Se aprecia a todas luces, que lo que queda del chavismo, que se niega a morir, es una sombra que claudica así misma, por la fuerte presión que ejerce Estados Unidos, aunque el régimen insista en negarlo.
Según los analistas políticos, el chavismo está recibiendo en carne propia, las recetas de su propia medicina, “el poder de la superioridad”, pero ahora monitoreada por los marines gringos, para que no crucen las líneas rojas y cumplan todo lo acordado.
“Estados Unidos obligó a estos verdugos, a ser los verdugos de su propio mentor y del heredero que dejó a cargo cuando murió, observó el analista Víctor Mijares, y agrega que al chavismo no le queda de otra que plegarse a la agenda trazada por Washington.
Ya el país los ha visto y está al tanto, de como han recibido diligentemente y sin chistar, primero a John MacNámara, encargado de la embajada de Estados Unidos en Bogotá, y posteriormente, a la señora Laura Dogu, la nueva encargada de negocios en Venezuela.

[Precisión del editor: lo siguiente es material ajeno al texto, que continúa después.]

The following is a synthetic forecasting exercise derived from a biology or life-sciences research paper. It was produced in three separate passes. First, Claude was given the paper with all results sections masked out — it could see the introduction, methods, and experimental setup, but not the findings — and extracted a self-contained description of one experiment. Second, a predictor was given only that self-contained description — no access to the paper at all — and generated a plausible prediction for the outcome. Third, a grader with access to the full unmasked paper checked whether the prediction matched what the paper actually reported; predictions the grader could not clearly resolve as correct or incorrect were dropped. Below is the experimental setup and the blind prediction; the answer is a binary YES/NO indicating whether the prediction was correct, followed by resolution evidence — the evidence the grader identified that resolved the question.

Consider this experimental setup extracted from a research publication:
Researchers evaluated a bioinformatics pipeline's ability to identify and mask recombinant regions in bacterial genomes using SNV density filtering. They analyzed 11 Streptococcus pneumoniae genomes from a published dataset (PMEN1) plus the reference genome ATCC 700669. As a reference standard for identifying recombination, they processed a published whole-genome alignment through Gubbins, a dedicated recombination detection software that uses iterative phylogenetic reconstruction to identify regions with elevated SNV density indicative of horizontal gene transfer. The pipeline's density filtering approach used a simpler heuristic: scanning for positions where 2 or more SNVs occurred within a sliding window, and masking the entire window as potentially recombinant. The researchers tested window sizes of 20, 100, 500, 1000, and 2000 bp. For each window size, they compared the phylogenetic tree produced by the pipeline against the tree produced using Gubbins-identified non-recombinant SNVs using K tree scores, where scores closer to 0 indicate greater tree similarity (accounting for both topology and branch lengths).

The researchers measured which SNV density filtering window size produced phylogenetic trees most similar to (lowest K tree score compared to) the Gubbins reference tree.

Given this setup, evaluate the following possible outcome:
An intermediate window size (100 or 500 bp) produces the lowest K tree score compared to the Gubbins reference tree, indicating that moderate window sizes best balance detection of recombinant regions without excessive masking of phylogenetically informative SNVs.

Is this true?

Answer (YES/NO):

Sin inmutarse, tuvieron que tragarse la presencia del director general de la Agencia Central de Inteligencia (CIA), señor John Radcliffe.
Muy divulgada por los distintos medios, la visita de tres días por parte del Secretario de Energía, señor Chris Wright, quien junto a la presidenta interina Delcy Rodríguez, recorrió parte de la faja petrolífera, algunas refinerías y otros campos petroleros del país.
El desarrollo de los acontecimientos que se han dado en Venezuela tras el bombazo del 3 enero y posterior designación, de Delcy Rodríguez Gómez, como presidente interina, ha despojado al chavismo de las falsas modestias patrioteras y pseudo revolucionarias.
Tanto Delcy, como Vladimir Padrino López, Gustavo González López, Diosdado Cabello y Jorge Rodríguez Gómez, están desnudos ante el mundo y especialmente frente al pueblo venezolano, como agentes activos de la recolonización imperialista, muy a pesar suyo, y de los compromisos patrioteros y de corte socialista que hayan contraído de antemano.
El país está al tanto de la gran farsa chavista. Y para nadie es un secreto, que lo que está ocurriendo en Venezuela, es simplemente, la marcha de los vencedores, la superioridad militar después que se disipa el humo del bombardeo. Lo acaba de corroborar, la inesperada visita del Jefe del Comando Sur, Francis L. Donovan, quien vino a leerle la cartilla a la plana mayor del chavismo y a garantizar la implementación del plan de tres fases del Presidente Trump: estabilización, recuperación y transición. Y además, que Venezuela avance alineada con EE.UU.
Pero como expertos en urdir maniobras para ganar tiempo, como el hecho de estar bien con el tutelaje de Estados Unidos y no desilusionar a sus huestes del PSUV, el chavismo, seguramente, seguirá apoyando íntegramente los planes de Trump, sin abandonar para nada, los sueños del socialismo del siglo XXI.
Es decir: Estar un rato con Trump, y otro con la revolución, sin pecar de camaleón.